We all think we know what biblical means. In our North American Christian context the word is thrown around as a way of demanding that all of life be lived in accordance with the Bible as the Word of God.
And Christian Smith is here to tell us that the two experiences summarized above are exactly what we should expect when we come to the Bible with the impossible demands of the biblicism of current evangelicalism.
His book is, The Bible Made Impossible, a book for which I shelled out my own money, so I am under no obligation by the Fed to make any disclosures to you about having my eyes blinded through having received it for free.
Smith affirms that the Bible is inspired by God. He recognizes its importance in the continuing story of the church.
But he also calls us to recognize that a “biblicist” view of scripture creates expectations that cannot be met, and that in the end it is an impossible theory to maintain in practice. And, in fact, nobody does.

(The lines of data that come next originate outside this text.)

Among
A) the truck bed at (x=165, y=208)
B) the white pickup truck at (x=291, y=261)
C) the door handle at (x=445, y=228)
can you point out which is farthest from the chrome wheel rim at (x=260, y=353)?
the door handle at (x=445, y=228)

So what is this impossible biblicism? Smith sees it delineated by these 10 claims / assumptions (pp. 4-5):
- scripture contains the very words of God (divine writing)

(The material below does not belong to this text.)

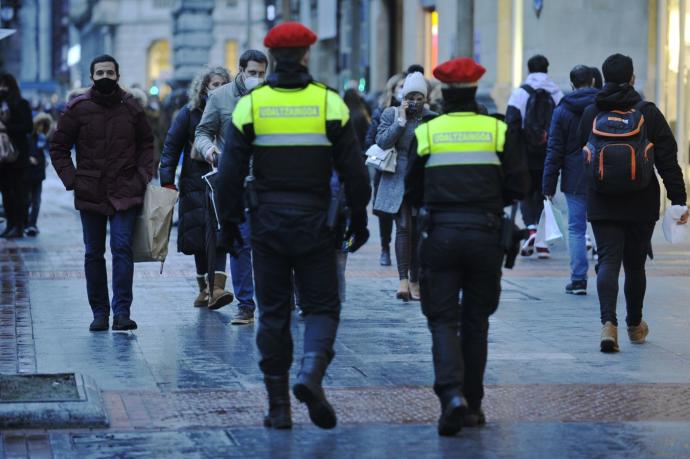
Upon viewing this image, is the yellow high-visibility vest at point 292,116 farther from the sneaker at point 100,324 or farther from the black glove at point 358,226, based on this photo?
the sneaker at point 100,324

- the Bible is God’s exclusive means of communication with people
- everything God needs to tell us about belief and life is in the Bible
- anyone can read, understand and thus rightly interpret the Bible
- the Bible can be understood in its plain, literal sense
- we can build theology from scratch without creeds or confessions
- all the passages touching on the same topic can be brought together into a harmonious whole
- the Bible is universally applicable to people in all times and places
- inductive method leads to right hearing of the text
- the Bible, read this way, provides a handbook for living
Of course, no one person or group will necessarily hold to, or put on display, all ten.
These sorts of claims ring true to many of us: the big idea behind much of it is that if we sit down and read the text we can actually know what it says. God speaks in the Bible and we need simply to listen.
If the Bible is so easy to read and understand, why is it that Christians who hold to similar convictions about what scripture is nonetheless cannot agree on what scripture actually says.
This, claims Smith, is more than simply a phenomenon of people’s practice not reflecting the theory as well as it should. It is a determinative indication that the theory itself is flawed.
We do not simply read “what is there.” People interpret differently. People read preexisting theologies into and out of texts. Pluralism will not go away. And it does not simply touch on incidental matters such as whether or not we pass a holy smooch, this plurality extends even to such central ideas as what happens for our good on the cross.
And so, Smith will contend, the Bible is not what is so often claimed.